Я вытираю руки специальной салфеткой, беру кольца из вазочки, надеваю их. Одно у меня мамино – обручальное, это их с папой память, а на другой руке я ношу моё собственное. Оно очень красивое, серебряное с камеей. Я его привезла из Италии в прошлом году.
Я выхожу из нашей комнаты и иду в смотровую.
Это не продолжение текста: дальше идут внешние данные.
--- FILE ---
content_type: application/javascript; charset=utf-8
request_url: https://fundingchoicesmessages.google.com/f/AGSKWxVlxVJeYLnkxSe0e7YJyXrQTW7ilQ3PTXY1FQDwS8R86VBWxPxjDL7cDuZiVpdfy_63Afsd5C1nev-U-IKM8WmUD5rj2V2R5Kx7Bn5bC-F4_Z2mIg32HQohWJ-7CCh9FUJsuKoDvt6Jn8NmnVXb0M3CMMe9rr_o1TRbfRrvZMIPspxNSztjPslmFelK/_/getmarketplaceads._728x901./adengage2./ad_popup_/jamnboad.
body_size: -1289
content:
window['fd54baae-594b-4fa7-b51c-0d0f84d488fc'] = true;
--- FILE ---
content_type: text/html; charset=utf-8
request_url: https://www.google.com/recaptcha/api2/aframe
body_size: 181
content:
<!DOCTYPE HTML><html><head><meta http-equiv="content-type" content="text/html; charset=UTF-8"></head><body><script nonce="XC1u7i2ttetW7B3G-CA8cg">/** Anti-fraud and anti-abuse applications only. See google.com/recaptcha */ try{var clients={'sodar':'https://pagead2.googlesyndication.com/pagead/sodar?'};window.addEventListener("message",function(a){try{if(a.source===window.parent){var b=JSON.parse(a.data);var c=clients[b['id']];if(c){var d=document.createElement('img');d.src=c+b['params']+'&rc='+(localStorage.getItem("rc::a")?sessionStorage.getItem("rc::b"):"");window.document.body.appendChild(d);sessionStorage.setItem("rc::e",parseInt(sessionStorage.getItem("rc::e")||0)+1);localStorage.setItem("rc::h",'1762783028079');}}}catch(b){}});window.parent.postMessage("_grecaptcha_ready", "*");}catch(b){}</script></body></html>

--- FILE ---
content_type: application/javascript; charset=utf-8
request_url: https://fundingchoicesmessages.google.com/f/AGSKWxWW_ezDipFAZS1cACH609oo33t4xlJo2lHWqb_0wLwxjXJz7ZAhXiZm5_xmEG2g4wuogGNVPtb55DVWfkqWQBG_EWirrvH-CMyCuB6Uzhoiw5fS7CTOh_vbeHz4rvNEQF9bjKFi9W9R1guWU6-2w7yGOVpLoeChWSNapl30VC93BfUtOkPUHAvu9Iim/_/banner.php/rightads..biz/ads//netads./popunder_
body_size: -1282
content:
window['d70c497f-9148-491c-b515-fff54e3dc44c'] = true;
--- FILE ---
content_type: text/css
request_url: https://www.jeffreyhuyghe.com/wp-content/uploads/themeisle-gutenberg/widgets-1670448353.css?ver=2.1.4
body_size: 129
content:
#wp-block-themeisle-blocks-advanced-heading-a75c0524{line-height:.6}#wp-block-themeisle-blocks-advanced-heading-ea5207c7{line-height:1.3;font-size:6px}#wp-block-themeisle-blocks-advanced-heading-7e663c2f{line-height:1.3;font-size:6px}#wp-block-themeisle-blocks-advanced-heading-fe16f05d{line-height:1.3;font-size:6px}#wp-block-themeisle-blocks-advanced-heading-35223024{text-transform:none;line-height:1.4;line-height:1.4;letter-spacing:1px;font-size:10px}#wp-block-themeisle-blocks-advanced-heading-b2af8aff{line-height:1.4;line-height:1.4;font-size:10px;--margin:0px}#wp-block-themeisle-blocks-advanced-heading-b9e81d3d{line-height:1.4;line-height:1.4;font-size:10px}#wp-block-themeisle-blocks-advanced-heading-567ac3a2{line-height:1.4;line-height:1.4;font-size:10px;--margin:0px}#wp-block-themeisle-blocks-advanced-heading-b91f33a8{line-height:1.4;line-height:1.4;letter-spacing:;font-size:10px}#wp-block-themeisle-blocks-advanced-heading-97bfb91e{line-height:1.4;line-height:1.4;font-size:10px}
Они стоят в коридоре. Хрупкая Даша и довольно грузная женщина средних лет в красном велюровом брючном костюме. Куртка на молнии. Молния не застёгнута, и я вижу полосатую нательную рубаху. Полоски голубые, горизонтальные, но не такие широкие, как у десантников, чуть поуже. И сама тётенька мне не очень нравится.
Любить. Должен ли водитель маршрутки любить своих пассажиров? Если жизнь это дорога, то кто по ней нас везёт? Сами мы едем, катимся на самокатиках, или всё-таки нас везут в колясках родители, а потом уже память о них, или «Скорая помощь» мчится с сиреной, или неумолимо движется от рождения до смерти ритуальная перевозка? И сами кто мы на этой дороге?
Я тут недавно в машине слышала передачу по радио. Ведущие интересовались у слушателей, кем те воображают себя в выдуманной жизни. Я поразилась – никто не воображал себя ни консьержами, ни официантами, ни дворниками. Всё сплошь кинорежиссёры, спасители человечества и президенты. А я и в том бы мире, и в этом была бы лекарем-муравьём.
Даша протягивает мне распечатанную историю болезни.
Бочкарёва Татьяна Егоровна. Дальше – год рождения. Я мысленно подсчитываю. Бочкарёвой сорок один год.
Я открываю дверь и пропускаю их вперёд.
Смотровая – самая большая комната в нашем отделении. Операционные внизу, на втором этаже, в оперблоке. Там же и реанимация. А мы сейчас на шестом. В смотровой таинственно и торжественно. Окна закрыты тёмными серыми шторами, чтобы контрастнее было местное освещение. Четыре небольших столика – по числу участников. Я, Дарья, Павел и Олег. Столы покрыты буроватыми от стерилизации простынями. На каждом столе высокая лампа без абажура. В стороне небольшой операционный стол для перевязок, в изголовье его – зачехлённый ушной микроскоп для микроопераций (уши оперирует Олег), над столом по центру круглая хирургическая лампа с окошками, из которых льётся свет, как в батискафе. По стенам два больших шкафа для инструментов, и зачем-то в углу, тоже накрытое простынёй, вертящееся кресло Барани, для проверки вестибулярного аппарата, как в центре подготовки космонавтов. Кресло пустое, но простыня намотана так, что кажется, будто под ней сидит маленький человек. Худенький, сухонький… Откуда такое впечатление – не знаю. Я несколько раз говорила, что надо убрать это кресло, оно только пыль собирает, но никто не реагировал. Со всем этим хозяйством смотровая напоминает либо странный помещичий дом из фантастического триллера, законсервированный на время отъезда жильцов, либо межгалактическую станцию, тоже покинутую на неопределённое время.